Each lesson will include a "Reflect on Your Skill" section where you update and improve this skill based on what you learned.

## Try With AI

Use your AI companion (Claude, ChatGPT, Gemini, or similar).

### Prompt 1: Verify Skill Structure

```
I just created my llmops-fine-tuner skill. Review the structure and tell me:
1. Does it follow the SKILL.md format correctly?
2. Is the content grounded in documentation (not hallucinated)?
3. What sections should I add as I learn more about fine-tuning?

Here is my skill:
[paste your SKILL.md content]
```

**What you are learning**: Critical evaluation of your own skill structure. Your AI partner helps identify gaps before you invest time in an incomplete skill.

### Prompt 2: Connect to Your Domain

```
I want to fine-tune a model for [your domain: legal documents, medical records,
customer support, code review, etc.]. Looking at my llmops-fine-tuner skill,
what domain-specific sections should I add? What unique challenges does my
domain present for fine-tuning?
```

**What you are learning**: Domain adaptation. Fine-tuning is not one-size-fits-all. Your AI partner helps you anticipate domain-specific challenges.
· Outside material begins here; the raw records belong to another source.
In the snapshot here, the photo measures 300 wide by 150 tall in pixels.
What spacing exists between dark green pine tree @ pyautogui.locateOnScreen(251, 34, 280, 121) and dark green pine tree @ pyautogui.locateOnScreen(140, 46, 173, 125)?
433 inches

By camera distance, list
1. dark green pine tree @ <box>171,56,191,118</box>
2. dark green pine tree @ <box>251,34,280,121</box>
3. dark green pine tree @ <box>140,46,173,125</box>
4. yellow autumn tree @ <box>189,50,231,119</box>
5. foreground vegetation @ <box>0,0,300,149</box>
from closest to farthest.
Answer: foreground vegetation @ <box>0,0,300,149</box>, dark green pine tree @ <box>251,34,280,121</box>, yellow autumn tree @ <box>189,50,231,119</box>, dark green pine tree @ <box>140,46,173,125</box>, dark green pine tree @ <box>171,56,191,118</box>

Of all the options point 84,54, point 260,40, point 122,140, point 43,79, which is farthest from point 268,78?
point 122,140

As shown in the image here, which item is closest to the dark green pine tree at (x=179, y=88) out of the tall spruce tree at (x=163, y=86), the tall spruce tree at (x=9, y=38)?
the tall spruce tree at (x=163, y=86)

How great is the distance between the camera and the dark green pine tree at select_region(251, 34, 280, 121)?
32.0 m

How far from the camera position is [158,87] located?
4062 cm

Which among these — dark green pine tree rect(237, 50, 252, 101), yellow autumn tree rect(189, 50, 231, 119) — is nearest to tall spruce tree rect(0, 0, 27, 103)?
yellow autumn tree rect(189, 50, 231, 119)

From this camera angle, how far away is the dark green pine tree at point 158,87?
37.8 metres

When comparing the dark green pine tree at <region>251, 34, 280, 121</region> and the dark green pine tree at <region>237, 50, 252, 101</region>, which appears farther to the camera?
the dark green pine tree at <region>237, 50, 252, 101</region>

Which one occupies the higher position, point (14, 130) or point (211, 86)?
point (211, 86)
### Prompt 3: Validate Against Official Docs

```
Compare my skill's LoRA configuration recommendations against the official
Unsloth documentation. Are there any discrepancies? Any best practices
I should add?

Specifically check:
1. Recommended rank values
2. Target modules list
3. Learning rate guidance
```

**What you are learning**: Documentation verification. You are building the habit of validating AI-generated content against authoritative sources.

### Safety Note

As you create skills from documentation, remember that AI tools may not have the most current information. Always verify critical configuration values against the official source. The Unsloth documentation is updated regularly as best practices evolve.